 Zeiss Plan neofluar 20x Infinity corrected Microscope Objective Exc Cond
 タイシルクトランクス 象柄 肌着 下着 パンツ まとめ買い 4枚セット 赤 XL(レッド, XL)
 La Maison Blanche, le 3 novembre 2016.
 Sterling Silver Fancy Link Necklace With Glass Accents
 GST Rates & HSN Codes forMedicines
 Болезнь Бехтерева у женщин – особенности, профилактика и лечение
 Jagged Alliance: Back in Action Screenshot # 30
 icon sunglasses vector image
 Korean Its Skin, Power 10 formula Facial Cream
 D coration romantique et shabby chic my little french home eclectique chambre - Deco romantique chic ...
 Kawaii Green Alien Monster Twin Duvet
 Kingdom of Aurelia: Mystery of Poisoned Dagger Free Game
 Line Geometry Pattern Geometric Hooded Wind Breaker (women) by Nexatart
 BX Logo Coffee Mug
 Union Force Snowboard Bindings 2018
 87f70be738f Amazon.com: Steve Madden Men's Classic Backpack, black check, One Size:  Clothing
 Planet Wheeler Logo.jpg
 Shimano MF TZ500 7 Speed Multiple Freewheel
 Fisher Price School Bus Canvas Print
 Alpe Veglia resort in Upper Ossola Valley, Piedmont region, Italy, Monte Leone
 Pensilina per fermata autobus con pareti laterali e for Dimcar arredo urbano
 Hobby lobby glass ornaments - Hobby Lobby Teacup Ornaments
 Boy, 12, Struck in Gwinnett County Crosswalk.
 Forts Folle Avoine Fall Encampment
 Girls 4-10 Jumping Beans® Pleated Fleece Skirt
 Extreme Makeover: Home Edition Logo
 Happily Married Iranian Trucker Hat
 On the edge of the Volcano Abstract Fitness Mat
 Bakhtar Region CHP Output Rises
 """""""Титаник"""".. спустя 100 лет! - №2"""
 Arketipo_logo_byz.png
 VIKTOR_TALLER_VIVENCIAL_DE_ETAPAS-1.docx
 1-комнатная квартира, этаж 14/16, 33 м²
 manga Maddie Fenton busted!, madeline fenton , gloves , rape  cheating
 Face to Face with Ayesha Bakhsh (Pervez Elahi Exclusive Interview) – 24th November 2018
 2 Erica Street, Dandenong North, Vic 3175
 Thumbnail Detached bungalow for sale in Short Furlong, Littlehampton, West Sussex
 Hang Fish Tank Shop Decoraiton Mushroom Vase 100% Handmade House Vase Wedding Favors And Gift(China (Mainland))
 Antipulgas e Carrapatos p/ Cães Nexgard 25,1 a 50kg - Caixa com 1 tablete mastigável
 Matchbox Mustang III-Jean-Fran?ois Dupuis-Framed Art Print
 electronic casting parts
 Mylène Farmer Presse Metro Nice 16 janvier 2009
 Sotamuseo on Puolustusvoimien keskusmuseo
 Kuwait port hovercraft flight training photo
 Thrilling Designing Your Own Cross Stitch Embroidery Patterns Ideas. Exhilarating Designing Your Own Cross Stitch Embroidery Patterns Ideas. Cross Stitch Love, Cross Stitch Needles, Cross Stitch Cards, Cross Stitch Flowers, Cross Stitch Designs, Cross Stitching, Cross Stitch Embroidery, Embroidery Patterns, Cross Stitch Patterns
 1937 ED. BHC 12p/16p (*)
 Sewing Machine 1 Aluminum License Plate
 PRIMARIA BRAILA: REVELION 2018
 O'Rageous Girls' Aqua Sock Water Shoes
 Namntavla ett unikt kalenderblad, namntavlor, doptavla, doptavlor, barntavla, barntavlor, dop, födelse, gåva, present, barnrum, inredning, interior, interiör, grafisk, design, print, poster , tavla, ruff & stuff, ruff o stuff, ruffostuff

==========

Your task » Transcribe, exactly and without additions, the lines of the records above, beginning with the line that contains "Болезнь Бехтерева у" and ending with the line that contains "Girls 4-10 Jumping", both included.

Worked solution »
 Болезнь Бехтерева у женщин – особенности, профилактика и лечение
 Jagged Alliance: Back in Action Screenshot # 30
 icon sunglasses vector image
 Korean Its Skin, Power 10 formula Facial Cream
 D coration romantique et shabby chic my little french home eclectique chambre - Deco romantique chic ...
 Kawaii Green Alien Monster Twin Duvet
 Kingdom of Aurelia: Mystery of Poisoned Dagger Free Game
 Line Geometry Pattern Geometric Hooded Wind Breaker (women) by Nexatart
 BX Logo Coffee Mug
 Union Force Snowboard Bindings 2018
 87f70be738f Amazon.com: Steve Madden Men's Classic Backpack, black check, One Size:  Clothing
 Planet Wheeler Logo.jpg
 Shimano MF TZ500 7 Speed Multiple Freewheel
 Fisher Price School Bus Canvas Print
 Alpe Veglia resort in Upper Ossola Valley, Piedmont region, Italy, Monte Leone
 Pensilina per fermata autobus con pareti laterali e for Dimcar arredo urbano
 Hobby lobby glass ornaments - Hobby Lobby Teacup Ornaments
 Boy, 12, Struck in Gwinnett County Crosswalk.
 Forts Folle Avoine Fall Encampment
 Girls 4-10 Jumping Beans® Pleated Fleece Skirt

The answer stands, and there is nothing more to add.